• EXERCISE: Copy out, word for word, everything in the material from the line containing "Heirloom Wildflower Seeds" down to the line containing "河南新增無例本土无症状—(河南新冠病毒最新消息今天) 河", both of those lines included.

• EXCERPTED DATA:
◆ ◆ ◆ ◆ ◆

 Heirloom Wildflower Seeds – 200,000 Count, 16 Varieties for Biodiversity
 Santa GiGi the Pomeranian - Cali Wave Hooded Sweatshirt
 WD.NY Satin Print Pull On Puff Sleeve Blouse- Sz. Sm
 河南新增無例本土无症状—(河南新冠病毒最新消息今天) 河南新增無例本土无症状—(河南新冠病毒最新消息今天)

◆ ◆ ◆ ◆ ◆

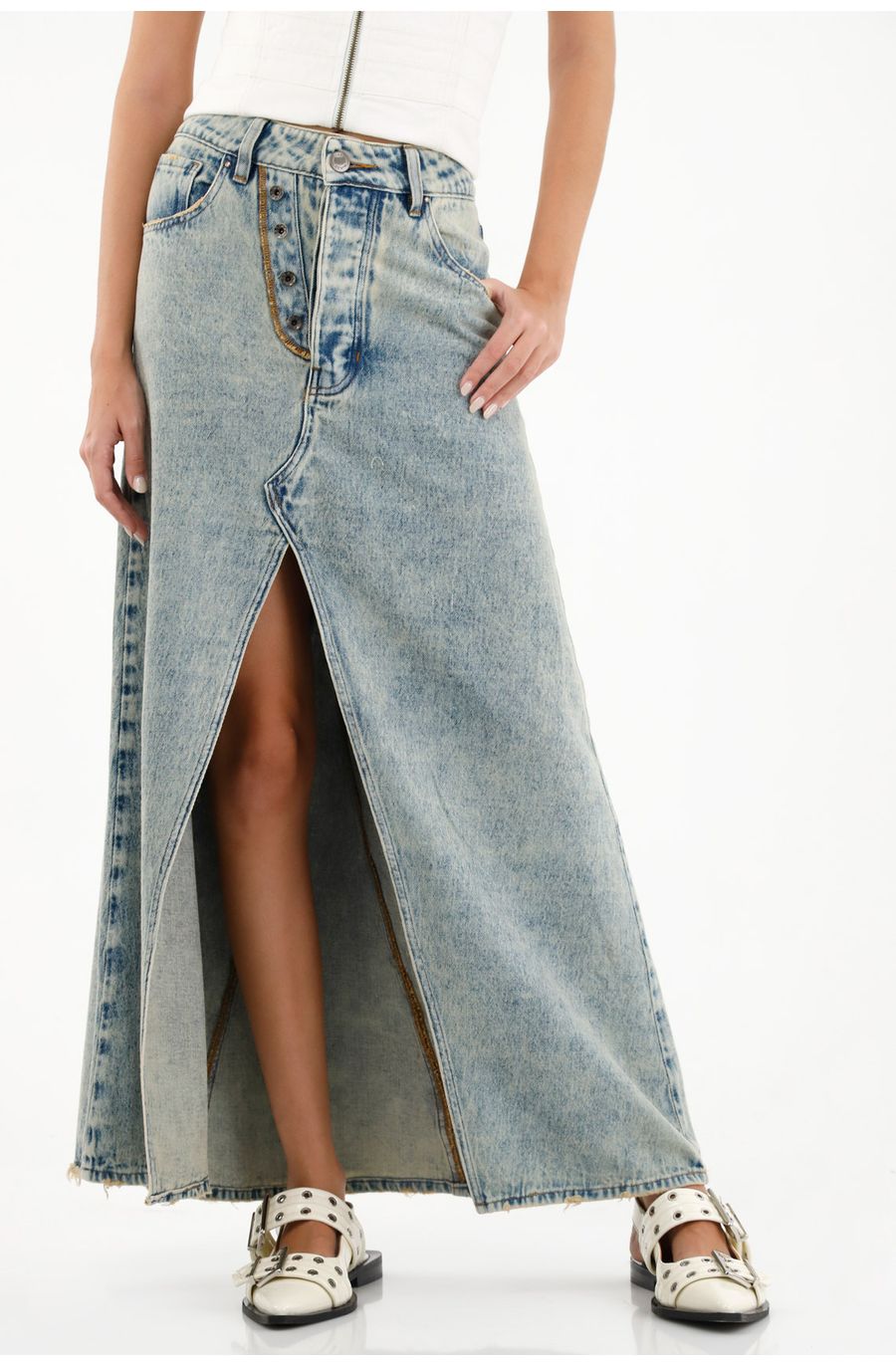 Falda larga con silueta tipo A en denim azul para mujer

◆ ◆ ◆ ◆ ◆

• FINAL ANSWER:
 Heirloom Wildflower Seeds – 200,000 Count, 16 Varieties for Biodiversity
 Santa GiGi the Pomeranian - Cali Wave Hooded Sweatshirt
 WD.NY Satin Print Pull On Puff Sleeve Blouse- Sz. Sm
 河南新增無例本土无症状—(河南新冠病毒最新消息今天) 河南新增無例本土无症状—(河南新冠病毒最新消息今天)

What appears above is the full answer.